Walker was given the ball on the eight-yard-line to cap off an 11-play drive in the start of the second quarter. Two defenders snagged Walker by the arm and jersey, but he broke through and outran the remaining defenders to the corner of the end zone for the offense’s first touchdown.

“We have a lot to learn; I mean we’ve got to execute better but it’s been a productive scheme from what we’ve put in so far,” Walker said. “We did a really good job on both sides of the ball getting after each other and working hard.”

Last year’s starting quarterback, junior Allan Holland, did not dress for the spring game. This gave backup sophomore Cody Watts and redshirt freshman Trevor Hoskins a chance to display their abilities.

Some looked at Holland’s absence as a “glass half full” kind of situation.

“You can look at it as a blessing in disguise because they were able to get a lot of reps this spring,” Gathof said. “I think it’s only going to help us with the way they played and the reps they got this spring. it will only help us come fall.”

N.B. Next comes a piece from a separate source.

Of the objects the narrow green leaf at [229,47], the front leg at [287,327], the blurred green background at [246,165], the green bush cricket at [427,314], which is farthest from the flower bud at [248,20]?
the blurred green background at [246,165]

Hoskins threw three interceptions to Eastern’s defense and Watts played the majority of the game, throwing 13-for-21 with one interception. Watts matched his 21 pass attempts with 21 run attempts—–the most carries of any player in the spring game.

“The new offensive coordinator helped me come a long way,” Watts said, explaining his transformation into a passing quarterback. “Hopefully I can go in and be a 50/50 type of guy, an every-down kind of guy instead of a runner, and that’s what I look to be.”

Hood said he looked at the spring game as a success and a high point in what has, so far, been a coaching job of paperwork instead of fieldwork for him.

“This job wasn’t a whole lot of fun until we got out there and started coaching some ball,” Hood said.

Hood made it clear he was ecstatic with the players and how they performed in the game.

“The kids have good chemistry, they’re hard workers,” Hood said, “and I think we’re going to see some good things.